» What you need to do: Transcribe the entries below exactly, starting with the line that has "Cionn Mhlanna (Malin" and stopping after the line that has "ciclul de viață"; no pictures belong in the copy.

» Entries supplied:
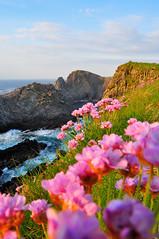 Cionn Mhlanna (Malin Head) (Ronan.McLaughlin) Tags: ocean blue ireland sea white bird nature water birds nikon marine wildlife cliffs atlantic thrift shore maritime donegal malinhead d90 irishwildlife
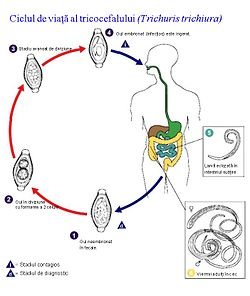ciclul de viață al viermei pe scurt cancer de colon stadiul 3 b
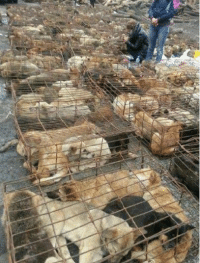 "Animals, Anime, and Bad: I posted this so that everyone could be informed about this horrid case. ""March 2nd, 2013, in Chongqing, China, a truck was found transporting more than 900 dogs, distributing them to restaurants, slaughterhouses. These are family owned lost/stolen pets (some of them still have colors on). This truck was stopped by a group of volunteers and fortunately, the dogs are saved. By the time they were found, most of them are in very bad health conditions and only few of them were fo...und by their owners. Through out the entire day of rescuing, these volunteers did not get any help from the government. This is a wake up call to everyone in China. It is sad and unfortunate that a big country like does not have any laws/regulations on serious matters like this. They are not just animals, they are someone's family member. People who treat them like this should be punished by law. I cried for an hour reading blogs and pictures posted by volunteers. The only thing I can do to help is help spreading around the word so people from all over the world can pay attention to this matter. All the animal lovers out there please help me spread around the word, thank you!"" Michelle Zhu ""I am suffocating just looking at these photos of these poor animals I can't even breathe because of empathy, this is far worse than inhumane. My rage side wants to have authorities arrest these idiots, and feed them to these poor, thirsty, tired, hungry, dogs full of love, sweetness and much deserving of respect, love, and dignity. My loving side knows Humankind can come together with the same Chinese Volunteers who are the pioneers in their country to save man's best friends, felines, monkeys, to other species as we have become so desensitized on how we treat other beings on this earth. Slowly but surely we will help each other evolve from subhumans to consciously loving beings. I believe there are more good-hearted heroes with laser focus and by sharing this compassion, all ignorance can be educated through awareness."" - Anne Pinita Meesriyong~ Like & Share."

==

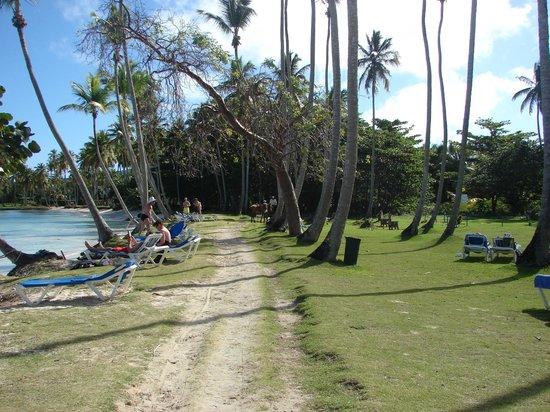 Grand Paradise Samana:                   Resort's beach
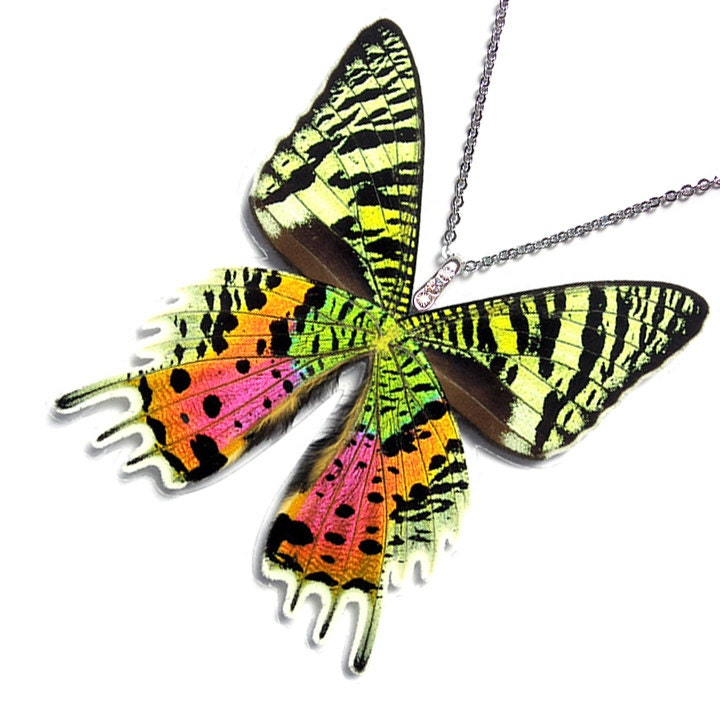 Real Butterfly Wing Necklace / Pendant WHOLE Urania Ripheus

» Response area:
 Cionn Mhlanna (Malin Head) (Ronan.McLaughlin) Tags: ocean blue ireland sea white bird nature water birds nikon marine wildlife cliffs atlantic thrift shore maritime donegal malinhead d90 irishwildlife
ciclul de viață al viermei pe scurt cancer de colon stadiul 3 b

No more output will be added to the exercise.